Utilisations diverses

Quelques autres exemples d’utilisations :

  • Chimie : fabrication d’organomagnésiens.
  • Automobiles : le magnésium est utilisé afin de réduire le poids des véhicules et ainsi diminuer leur consommation en carburant. Il y a 14 kg de magnésium utilisé pour les VW Passat, Audi A4 et A6. Le concept car de Volvo utilise environ 50 kg de magnésium dans les roues, les châssis et les moteurs.

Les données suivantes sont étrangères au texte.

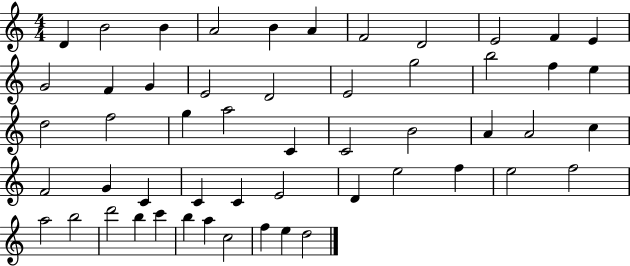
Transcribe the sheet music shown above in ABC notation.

X:1
T:Untitled
M:4/4
L:1/4
K:C
D B2 B A2 B A F2 D2 E2 F E G2 F G E2 D2 E2 g2 b2 f e d2 f2 g a2 C C2 B2 A A2 c F2 G C C C E2 D e2 f e2 f2 a2 b2 d'2 b c' b a c2 f e d2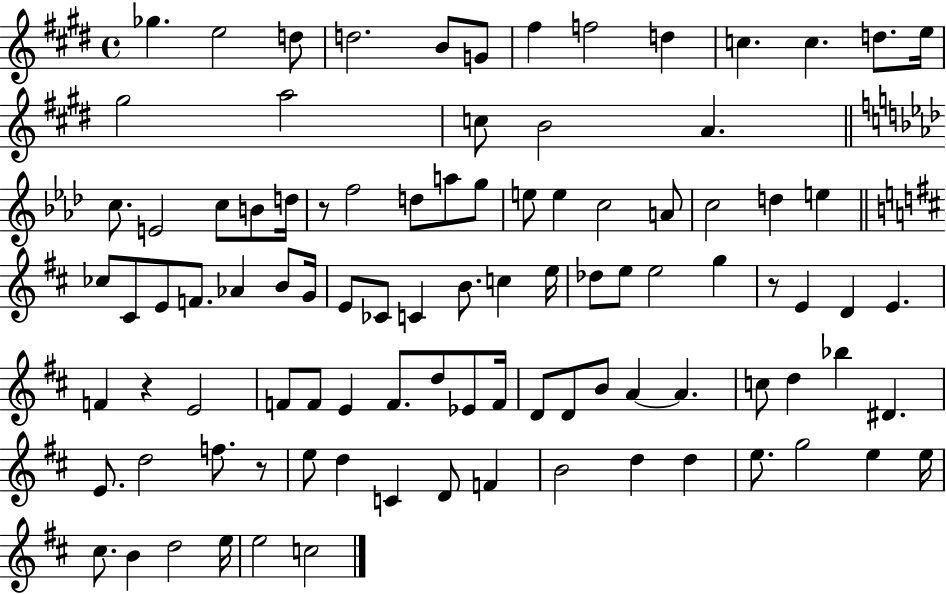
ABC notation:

X:1
T:Untitled
M:4/4
L:1/4
K:E
_g e2 d/2 d2 B/2 G/2 ^f f2 d c c d/2 e/4 ^g2 a2 c/2 B2 A c/2 E2 c/2 B/2 d/4 z/2 f2 d/2 a/2 g/2 e/2 e c2 A/2 c2 d e _c/2 ^C/2 E/2 F/2 _A B/2 G/4 E/2 _C/2 C B/2 c e/4 _d/2 e/2 e2 g z/2 E D E F z E2 F/2 F/2 E F/2 d/2 _E/2 F/4 D/2 D/2 B/2 A A c/2 d _b ^D E/2 d2 f/2 z/2 e/2 d C D/2 F B2 d d e/2 g2 e e/4 ^c/2 B d2 e/4 e2 c2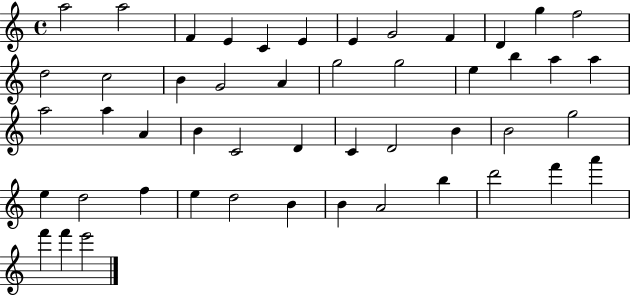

  • Les coques des sièges, les accoudoirs et les tablettes des TGV à 2 étages sont, en 2ème classe, en magnésium. Le siège en magnésium pèse 14 kg au lieu de 26 kg lorsqu’il était en aluminium.
  • Le magnésium est utilisé pour fabriquer des cadres de téléphones portables.
  • Débismuthage du plomb.
  • Pyrotechnie : Mg ou Al-Mg sous forme de poudres très fines.
  • Piles et anodes sacrificielles : l’utilisation comme anode sacrificielle représente 1 010 t, en 2014, aux États-Unis.
  • Les rubans de magnésium utilisés en chimie sont obtenus par fraisage de lingots ou tournage de billettes (cylindres de 30 à 50 cm de diamètre et plusieurs mètres de long).
  • La réaction exothermique du magnésium avec l’eau est utilisée, en particulier par l’armée américaine, pour chauffer des rations de combat. En 15 minutes, une température de 60 °C est atteinte.